Danida alumni contribute to a sustainable World EXPO 2025

“Designing Future Society for Our Lives” is the overarching theme of the 2025 World Expo, which will be hosted in the specially designed venue of ‘Yumeshima’ in Osaka, Japan’s second largest city. Eight Danida alumni gave their input at the conceptual stage.
By Nina Vlemmings
Yumeshima has not yet been built, but its conceptual foundations and vision are clear. Yumeshima will be a live testing ground for a future society that embraces a ‘happy way of life’, as described by Mr Ryosei Mizuguchi, the Section Chief for the International Exhibitions Promotion Office in Japan’s Ministry of Economy, Trade and Industry.
The World Expo, also known as the International Registered Exhibition, takes place every five years and is one of the world’s largest organised events, welcoming between 10-20 million people from around the world. The World Expos provide countries with the opportunity to showcase their newest interventions, designs and innovation in dedicated spaces (national pavilions), whilst their themes are designed to raise awareness of - and find responses to - universal challenges of our time. So hosting a World Expo is both a huge opportunity and great responsibility - one that Japan is taking very seriously.
World Expo at UNLEASH 2019
Mr Mizuguchi was in Shenzhen, China, seeking inspiration from this year’s UNLEASH talents in a dedicated workshop that he co-hosted with the UNLEASH Secretariat and Deloitte in Shenzhen, the host city of UNLEASH 2019 that is often referred to as China’s ‘Silicon Valley’. He and his colleagues were keen to gather ideas for how the UN’s Sustainable Development Goals could be meaningfully integrated into the heart of the EXPO 2025 in Osaka – contributing not only to the UN 2030 agenda, but also far beyond.
It is an ambitious task and a cohort of 50 out of the 1000 talents from UNLEASH 2019 were invited to contribute their expertise and ideas in the identification of potential strategies and solutions to help make it possible. This group of 50 UNLEASH talents had been carefully selected and incorporated diversity across nationalities, professional and academic backgrounds, SDG focus areas and gender.

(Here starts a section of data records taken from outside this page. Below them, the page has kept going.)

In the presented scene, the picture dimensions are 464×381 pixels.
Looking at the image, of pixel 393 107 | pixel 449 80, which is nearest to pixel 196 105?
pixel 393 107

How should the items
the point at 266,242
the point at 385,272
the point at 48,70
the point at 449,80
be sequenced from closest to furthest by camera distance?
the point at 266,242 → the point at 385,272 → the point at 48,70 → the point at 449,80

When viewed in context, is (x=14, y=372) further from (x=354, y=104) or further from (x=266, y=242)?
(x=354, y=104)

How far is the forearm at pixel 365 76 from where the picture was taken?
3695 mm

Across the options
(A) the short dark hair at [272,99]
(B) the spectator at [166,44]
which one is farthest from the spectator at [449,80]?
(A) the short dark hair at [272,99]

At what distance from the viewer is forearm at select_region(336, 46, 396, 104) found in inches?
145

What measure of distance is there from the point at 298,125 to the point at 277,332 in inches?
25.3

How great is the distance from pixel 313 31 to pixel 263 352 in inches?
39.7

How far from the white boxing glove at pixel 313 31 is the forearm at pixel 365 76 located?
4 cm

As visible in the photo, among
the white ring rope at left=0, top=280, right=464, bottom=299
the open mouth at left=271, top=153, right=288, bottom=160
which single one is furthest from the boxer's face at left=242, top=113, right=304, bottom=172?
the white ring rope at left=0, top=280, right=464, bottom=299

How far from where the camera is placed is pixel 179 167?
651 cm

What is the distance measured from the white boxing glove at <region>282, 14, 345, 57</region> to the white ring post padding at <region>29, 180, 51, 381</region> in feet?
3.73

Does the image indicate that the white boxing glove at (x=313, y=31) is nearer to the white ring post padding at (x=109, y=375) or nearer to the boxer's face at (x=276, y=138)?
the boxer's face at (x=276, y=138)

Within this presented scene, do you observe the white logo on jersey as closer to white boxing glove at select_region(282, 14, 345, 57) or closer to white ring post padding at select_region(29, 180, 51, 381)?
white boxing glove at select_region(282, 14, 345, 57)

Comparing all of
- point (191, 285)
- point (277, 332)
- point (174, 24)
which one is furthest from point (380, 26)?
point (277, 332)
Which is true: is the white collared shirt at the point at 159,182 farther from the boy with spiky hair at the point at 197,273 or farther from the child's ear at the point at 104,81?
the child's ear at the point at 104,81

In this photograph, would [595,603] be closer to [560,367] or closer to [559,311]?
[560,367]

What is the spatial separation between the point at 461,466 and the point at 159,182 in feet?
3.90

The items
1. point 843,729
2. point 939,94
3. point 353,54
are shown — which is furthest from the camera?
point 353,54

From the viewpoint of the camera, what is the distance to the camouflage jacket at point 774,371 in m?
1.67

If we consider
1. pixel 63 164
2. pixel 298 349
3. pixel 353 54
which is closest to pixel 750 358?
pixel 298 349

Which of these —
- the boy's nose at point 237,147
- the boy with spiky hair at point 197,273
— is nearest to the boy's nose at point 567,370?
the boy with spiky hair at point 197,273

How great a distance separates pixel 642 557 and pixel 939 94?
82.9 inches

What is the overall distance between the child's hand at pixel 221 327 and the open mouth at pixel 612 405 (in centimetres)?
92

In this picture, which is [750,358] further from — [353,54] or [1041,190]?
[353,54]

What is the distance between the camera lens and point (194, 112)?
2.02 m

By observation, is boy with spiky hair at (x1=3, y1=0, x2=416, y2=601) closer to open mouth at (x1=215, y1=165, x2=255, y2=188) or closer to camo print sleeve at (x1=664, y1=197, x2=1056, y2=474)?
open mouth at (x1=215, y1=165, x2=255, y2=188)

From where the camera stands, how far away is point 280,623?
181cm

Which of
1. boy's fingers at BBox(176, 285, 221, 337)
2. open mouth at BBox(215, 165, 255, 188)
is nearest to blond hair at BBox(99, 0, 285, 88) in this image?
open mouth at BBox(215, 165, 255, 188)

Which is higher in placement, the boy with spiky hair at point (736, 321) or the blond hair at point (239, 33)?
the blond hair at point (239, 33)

Danida alumni and fellow UNLEASH talents contribute solutions
Amongst this group were seven Danida alumni from Bangladesh, Ghana, Mexico, Uganda and Zimbabwe. They work across a range of fields and specialisms from waste management and legal aid to engineering and agriculture as engineers, community advisors, university lecturers and programme managers. Besides being both Danida and UNLEASH alumni, they have at least one more thing in common: They are all committed to solving today’s complex global problems.
“UNLEASH has given us in-depth knowledge about the SDGs, strengthened our problem-solving skills and also connected people with diverse backgrounds and areas of expertise. I think this adds a lot of value to the World Expo design process. During the EXPO workshop, my group realised that we were addressing a number of the SDGs in the solutions we were coming up with,” Peter Rock Okowoko, Danida alumni and Assistant Lecturer at Gulu University, Uganda.

The structure of the workshop involved participants being divided into smaller teams, all tasked with coming up with ideas for how the EXPO 2025 could embed sustainable solutions related to: 1) Venues, Materials and Consumption, 2) Event Themes, 3) The National Pavilions and 4) Travel and Transportation.
The proposed ideas included a ‘Sustain Tracker’ app that uses gamification to encourage sustainable behaviour amongst EXPO participants. Another idea was a moveable floating island that forces people from different cultures and backgrounds to share resources and pavilions as part of simulating a vision for a collective global society. Yet another was the creation of a virtual EXPO, where countries create pavilions at home for their residents to visit and experience the global event through virtual reality.
Waste management and inclusivity as top priority
Although the individual solutions may have been diverse, all teams shared an emphasis on minimising waste and ensuring effective resource-management across the different categories. They also emphasised inclusivity and limiting the event’s carbon footprint by incorporating artificial intelligence and the latest technology. There were a couple of offers made to leverage the UNLEASH alumni community throughout the EXPO 2025 design process to maintain an integral focus on the SDGs, and it will be interesting to see if Mr Mizuguchi and his team decide to take them up on that.

In any event, the overarching expectations of this group of young global change-makers are clear: They want to see a truly global and inclusive EXPO 2025 that encourages cross-cultural collaboration, whilst setting new standards for waste reduction and resource management.